Chapter 4 is called Progressive Monty described as follows.
This time we assume there are n identical doors, where n is an integer satisfying n >=3. One door conceals a car, the other n-1 conceal goats. You choose one of the doors at random but do not open it. Monty then opens a door he knows to conceal a goat, always choosing randomly always choosing randomly among the available doors. At this point he gives you the choice of sticking with your original door or switching to one of the remaining doors.
You make your decision. Monty now eliminates another goat-concealing door (at random) and once more gives you the choice either of sticking or switching. This process continues until only two doors remain in play. What strategy should you follow to maximize your chances of winning?
The different versions of the Monty Hall problem that have led to fascinating mathematics problems have been solved by Jason and others. He describes some of these solutions in his book and gives many references for other. OF course the solution to version 1 (classical Monte) is well known. For version 2 (Bayesian Monty) for n >= 4, it has been proven that the optional strategy is to stick with your original door until only 2 doors remain and then switch, Your probability of winning is then (n-1)/n. The proof is discussed in the book and also in
Optimal strategies for progressive Monty Hall Problems
The Mathematical Gazette
Vol 93 No 528, Page 410
November 2009
Steven K. Lucas, Jason Rosenhouse
You can find an earlier version by putting the title in google.
Submitted by Laurie Snell
Simpson’s Paradox in the news
“When Combined Data Reveal the Flaw of Averages”
by Cari Tuna, The Wall Street Journal, December 2, 2009
The subtitle of this article is “In a statistical Anomaly Dubbed Simpson’s Paradox, Aggregated Numbers Obscure Trends in Job Market, Medicine and Baseball.”
The author reports about an anomaly which results from comparing unemployment rates for two periods, the early 1980s recession period and the current 2009 period.
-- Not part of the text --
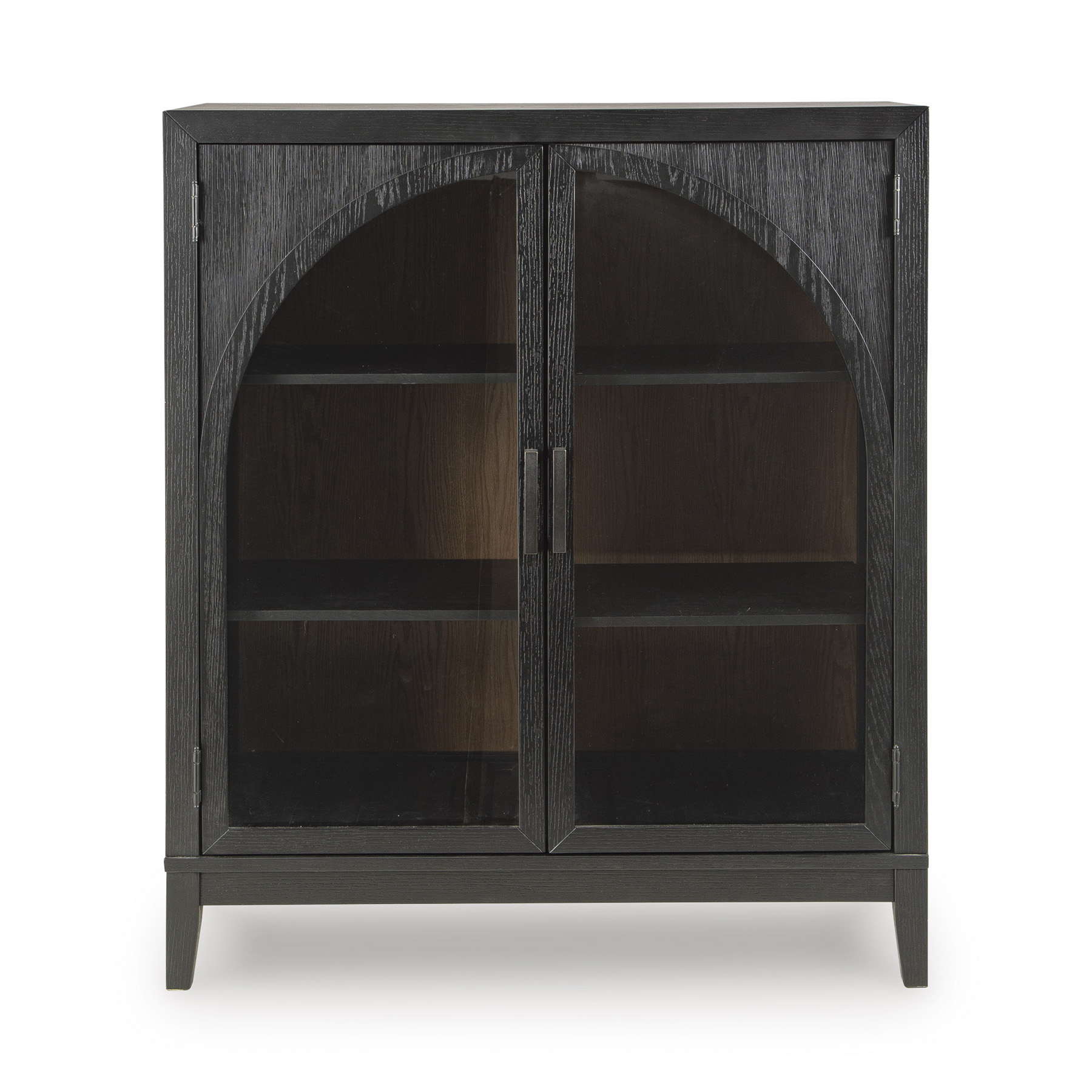 Armenleigh Two-Toned Wood Bar Cabinet | Modern Storage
While unemployment rates are now lower for the population of all adult Americans, the rates for some subgroups of the population are higher.
So how can the overall unemployment rate be lower today but higher among each group? The anomaly is an example of Simpson's Paradox -- a common but misleading statistical phenomenon rooted in the differing sizes of subgroups. Put simply, Simpson's Paradox reveals that aggregated data can appear to reverse important trends in the numbers being combined.
The author discusses the well known example of Berkeley’s 1973 graduate admissions data, a 1986 study of kidney-stone treatments, and baseball statistics.
[Harvard’s statistics chair] says he thinks many people who wield similarly misleading data do so unintentionally. "When you find data that go with your theory, then you don't dig deeper."
Bloggers [1] mentioned additional examples of Simpson’s Paradox, on topics such as mean SAT scores compared over time, and infant mortality rates compared among different countries.
On the ISOSTAT listserv, readers were referred to Andrew Gelman’s comments on this article in “Simpson’s Paradox not always such a paradox”, posted on his website, Statistical Modeling, Causal Inference, and Social Science, December 3, 2009.